GAINESVILLE, FL (November 4, 2019) – Wcjb.com writes that the Alachua County Sheriff’s office arrested two students from Buchholz High School after the pair allegedly made a series of threats against their school. The fifteen-year-olds, who are not identified because they are minors, were both arrested on Monday prior to the start of the school day. The threats included gun violence and comments about shooting up the school. The threats were posted in a group chat text message, and a parent who heard about the messages contacted the police to report the disturbing comments. According to the police, one of the messages included a request for a map of the campus that the student said he or she would use to place explosives around the school.

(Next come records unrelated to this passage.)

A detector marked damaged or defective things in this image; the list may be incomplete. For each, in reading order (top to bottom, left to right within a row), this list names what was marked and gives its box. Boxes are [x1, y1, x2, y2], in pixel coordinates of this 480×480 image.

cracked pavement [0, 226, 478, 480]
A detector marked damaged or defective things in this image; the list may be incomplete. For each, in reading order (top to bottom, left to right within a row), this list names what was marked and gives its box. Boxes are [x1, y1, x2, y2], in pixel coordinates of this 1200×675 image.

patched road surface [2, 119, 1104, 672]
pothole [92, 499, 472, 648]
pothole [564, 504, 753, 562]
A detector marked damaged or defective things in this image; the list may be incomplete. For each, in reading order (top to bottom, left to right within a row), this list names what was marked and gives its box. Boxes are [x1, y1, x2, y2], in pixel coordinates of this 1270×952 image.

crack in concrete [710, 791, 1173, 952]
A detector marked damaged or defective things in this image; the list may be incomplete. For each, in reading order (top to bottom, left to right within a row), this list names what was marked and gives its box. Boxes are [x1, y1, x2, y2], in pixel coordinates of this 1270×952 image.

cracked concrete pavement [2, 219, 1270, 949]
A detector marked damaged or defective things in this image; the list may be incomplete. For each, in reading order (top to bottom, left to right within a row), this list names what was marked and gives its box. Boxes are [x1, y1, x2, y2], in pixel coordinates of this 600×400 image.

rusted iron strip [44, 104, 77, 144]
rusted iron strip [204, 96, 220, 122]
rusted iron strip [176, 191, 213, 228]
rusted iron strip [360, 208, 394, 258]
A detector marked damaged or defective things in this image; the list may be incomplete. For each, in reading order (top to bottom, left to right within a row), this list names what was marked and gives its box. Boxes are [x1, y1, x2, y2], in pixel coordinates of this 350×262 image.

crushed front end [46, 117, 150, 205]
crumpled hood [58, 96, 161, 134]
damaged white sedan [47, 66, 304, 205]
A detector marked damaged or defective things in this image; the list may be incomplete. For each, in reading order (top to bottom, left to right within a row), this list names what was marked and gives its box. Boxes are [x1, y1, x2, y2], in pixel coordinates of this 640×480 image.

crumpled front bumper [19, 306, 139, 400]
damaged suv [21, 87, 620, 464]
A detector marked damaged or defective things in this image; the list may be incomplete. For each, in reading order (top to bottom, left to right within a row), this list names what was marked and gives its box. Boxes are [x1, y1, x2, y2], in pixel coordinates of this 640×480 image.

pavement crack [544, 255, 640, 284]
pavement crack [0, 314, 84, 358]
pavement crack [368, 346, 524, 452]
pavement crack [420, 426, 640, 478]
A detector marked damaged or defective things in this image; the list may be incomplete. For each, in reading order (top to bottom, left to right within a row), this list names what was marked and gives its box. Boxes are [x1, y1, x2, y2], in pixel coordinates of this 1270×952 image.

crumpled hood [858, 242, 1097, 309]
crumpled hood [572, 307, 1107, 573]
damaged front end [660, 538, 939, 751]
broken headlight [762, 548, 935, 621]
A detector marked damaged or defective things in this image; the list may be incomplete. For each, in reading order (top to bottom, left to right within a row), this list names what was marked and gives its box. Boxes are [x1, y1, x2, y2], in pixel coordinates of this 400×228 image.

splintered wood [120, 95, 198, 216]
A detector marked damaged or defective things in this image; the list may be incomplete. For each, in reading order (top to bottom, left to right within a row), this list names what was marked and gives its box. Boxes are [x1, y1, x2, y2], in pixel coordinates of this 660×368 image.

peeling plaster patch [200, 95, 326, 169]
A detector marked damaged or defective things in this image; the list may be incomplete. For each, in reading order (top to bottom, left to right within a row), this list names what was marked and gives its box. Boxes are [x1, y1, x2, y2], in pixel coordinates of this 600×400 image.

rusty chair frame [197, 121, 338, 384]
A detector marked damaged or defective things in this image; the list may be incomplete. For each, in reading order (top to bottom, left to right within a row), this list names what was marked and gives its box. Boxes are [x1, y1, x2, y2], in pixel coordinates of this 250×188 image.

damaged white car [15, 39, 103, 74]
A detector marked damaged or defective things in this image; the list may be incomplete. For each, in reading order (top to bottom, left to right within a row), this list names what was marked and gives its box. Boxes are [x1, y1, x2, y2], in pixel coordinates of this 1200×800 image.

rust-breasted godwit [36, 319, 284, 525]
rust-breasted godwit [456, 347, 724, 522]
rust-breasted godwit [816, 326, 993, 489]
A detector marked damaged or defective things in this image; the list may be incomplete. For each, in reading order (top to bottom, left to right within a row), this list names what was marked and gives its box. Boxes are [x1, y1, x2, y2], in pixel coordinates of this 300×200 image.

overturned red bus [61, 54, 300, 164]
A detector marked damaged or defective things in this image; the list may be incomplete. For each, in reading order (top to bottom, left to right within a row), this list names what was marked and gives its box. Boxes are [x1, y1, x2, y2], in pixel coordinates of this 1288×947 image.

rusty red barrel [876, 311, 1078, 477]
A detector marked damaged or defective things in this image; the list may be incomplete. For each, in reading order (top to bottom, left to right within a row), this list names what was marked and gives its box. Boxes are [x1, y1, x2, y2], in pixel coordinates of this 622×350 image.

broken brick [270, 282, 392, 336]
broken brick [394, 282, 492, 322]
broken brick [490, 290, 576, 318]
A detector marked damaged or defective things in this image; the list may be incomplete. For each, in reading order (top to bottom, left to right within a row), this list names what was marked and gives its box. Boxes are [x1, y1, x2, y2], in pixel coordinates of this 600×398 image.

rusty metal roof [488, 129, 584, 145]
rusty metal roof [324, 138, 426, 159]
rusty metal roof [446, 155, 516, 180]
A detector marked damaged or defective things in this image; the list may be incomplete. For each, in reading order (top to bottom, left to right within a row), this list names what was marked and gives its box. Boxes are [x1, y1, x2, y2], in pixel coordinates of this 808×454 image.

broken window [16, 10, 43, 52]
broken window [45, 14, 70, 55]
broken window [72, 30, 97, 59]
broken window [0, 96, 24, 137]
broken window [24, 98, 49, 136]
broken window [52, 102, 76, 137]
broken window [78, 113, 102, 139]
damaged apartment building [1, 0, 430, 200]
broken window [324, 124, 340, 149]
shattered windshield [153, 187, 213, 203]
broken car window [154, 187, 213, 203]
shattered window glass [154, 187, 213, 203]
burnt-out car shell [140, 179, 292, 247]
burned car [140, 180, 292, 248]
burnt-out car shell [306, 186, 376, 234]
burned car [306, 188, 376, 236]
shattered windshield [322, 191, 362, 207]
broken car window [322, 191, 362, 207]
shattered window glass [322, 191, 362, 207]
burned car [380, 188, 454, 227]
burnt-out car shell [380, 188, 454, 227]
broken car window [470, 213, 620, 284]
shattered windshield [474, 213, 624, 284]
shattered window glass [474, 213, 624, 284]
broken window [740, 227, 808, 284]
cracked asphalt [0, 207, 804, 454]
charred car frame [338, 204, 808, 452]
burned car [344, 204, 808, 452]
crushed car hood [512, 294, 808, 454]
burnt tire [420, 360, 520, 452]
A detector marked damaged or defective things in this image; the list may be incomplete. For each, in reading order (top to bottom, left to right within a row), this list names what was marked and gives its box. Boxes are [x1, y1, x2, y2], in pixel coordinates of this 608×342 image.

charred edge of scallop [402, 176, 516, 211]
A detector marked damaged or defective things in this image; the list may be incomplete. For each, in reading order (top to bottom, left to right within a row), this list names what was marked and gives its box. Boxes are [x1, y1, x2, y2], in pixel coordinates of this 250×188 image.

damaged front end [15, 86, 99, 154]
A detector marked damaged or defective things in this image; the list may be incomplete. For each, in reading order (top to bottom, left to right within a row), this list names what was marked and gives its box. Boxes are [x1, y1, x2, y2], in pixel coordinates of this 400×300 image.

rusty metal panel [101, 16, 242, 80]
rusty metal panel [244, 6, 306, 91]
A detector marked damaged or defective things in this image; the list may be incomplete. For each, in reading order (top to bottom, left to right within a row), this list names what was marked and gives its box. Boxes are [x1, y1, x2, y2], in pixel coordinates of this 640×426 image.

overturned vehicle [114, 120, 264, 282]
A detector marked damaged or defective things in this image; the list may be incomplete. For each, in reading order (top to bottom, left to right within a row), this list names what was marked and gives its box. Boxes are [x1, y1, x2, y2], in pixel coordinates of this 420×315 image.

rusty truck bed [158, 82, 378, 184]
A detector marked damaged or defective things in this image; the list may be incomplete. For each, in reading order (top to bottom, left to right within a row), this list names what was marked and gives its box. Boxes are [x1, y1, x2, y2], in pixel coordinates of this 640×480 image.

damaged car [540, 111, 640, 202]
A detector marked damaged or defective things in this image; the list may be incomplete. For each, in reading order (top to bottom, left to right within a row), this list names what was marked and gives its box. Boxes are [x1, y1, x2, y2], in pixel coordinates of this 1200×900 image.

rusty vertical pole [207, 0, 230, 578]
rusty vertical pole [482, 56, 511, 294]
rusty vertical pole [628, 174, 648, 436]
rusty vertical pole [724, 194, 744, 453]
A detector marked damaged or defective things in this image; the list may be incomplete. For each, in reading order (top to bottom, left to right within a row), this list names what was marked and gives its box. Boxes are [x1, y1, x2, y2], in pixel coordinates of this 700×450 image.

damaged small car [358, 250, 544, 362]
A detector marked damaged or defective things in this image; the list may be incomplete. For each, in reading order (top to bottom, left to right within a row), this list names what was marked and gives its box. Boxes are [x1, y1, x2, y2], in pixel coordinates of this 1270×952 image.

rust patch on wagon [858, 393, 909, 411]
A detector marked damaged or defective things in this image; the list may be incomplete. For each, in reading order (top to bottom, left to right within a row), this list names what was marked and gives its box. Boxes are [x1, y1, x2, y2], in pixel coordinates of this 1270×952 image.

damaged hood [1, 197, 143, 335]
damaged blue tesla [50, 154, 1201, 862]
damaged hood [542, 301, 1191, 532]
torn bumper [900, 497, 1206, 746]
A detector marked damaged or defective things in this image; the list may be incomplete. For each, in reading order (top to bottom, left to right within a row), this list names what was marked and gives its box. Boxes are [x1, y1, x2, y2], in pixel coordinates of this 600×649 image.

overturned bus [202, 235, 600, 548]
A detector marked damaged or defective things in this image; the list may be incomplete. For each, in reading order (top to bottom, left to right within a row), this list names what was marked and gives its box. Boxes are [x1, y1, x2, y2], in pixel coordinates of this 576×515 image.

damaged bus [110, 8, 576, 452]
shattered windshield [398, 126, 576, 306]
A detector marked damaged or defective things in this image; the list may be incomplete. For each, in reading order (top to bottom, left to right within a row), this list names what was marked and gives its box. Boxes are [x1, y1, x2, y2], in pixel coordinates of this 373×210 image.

The teens’ threats turned out not to be legitimate, but both are now facing charges for threatening a mass killing and for the use of a “two-way communication device to facilitate a felony.”

Florida Written Threats Laws

In Florida, the crime of “Written Threats” applies to threats of violence against a person, a person’s family, or threats of mass killings or terrorism that are composed in writing and then shown or sent to another person.

When a threat is made against a person or a person’s family, the prosecutor must prove that the defendant wrote a statement, the statement contained a threat to kill or injure a person or that person’s family, and that the defendant then sent that letter to the person who, or whose family is, the subject of the threat. The communication may be in the form of a letter, electronic communication, or inscribed.

To convict a person of Written Threats of mass shootings and or terrorism, the defendant must have written or recorded something containing a threat of mass killing or terrorism and then made that writing viewable to another person or other people. The threat can be in writing, or electronic, and the posting of it on social media, or sending the threat in a text message or email qualifies as allowing another person to see that threat.

Interestingly, the intent to actually cause harm is not required for a defendant to be convicted of the crime of written threats. The law has been the subject of several constitutional challenges that claim that it violates the First Amendment of the Constitution because it is vague and limits the freedom of speech. The court has rejected each challenge on the grounds that the law gives notice, and that threats of physical violence are not protected by the Constitution.

The crime is classified under Florida law as a second-degree felony. The penalty faced by those convicted of this crime includes a maximum of fifteen years in prison and a $10,000 fine.

Defendants accused of this crime have numerous possible defenses, including factual disputes regarding the elements of the crime, arguments that the alleged threat was really just a figure of speech, and that the threat is not actually one of physical violence.

Given the severity of the crime, it is important that anyone accused of making Written Threats seek experienced legal counsel.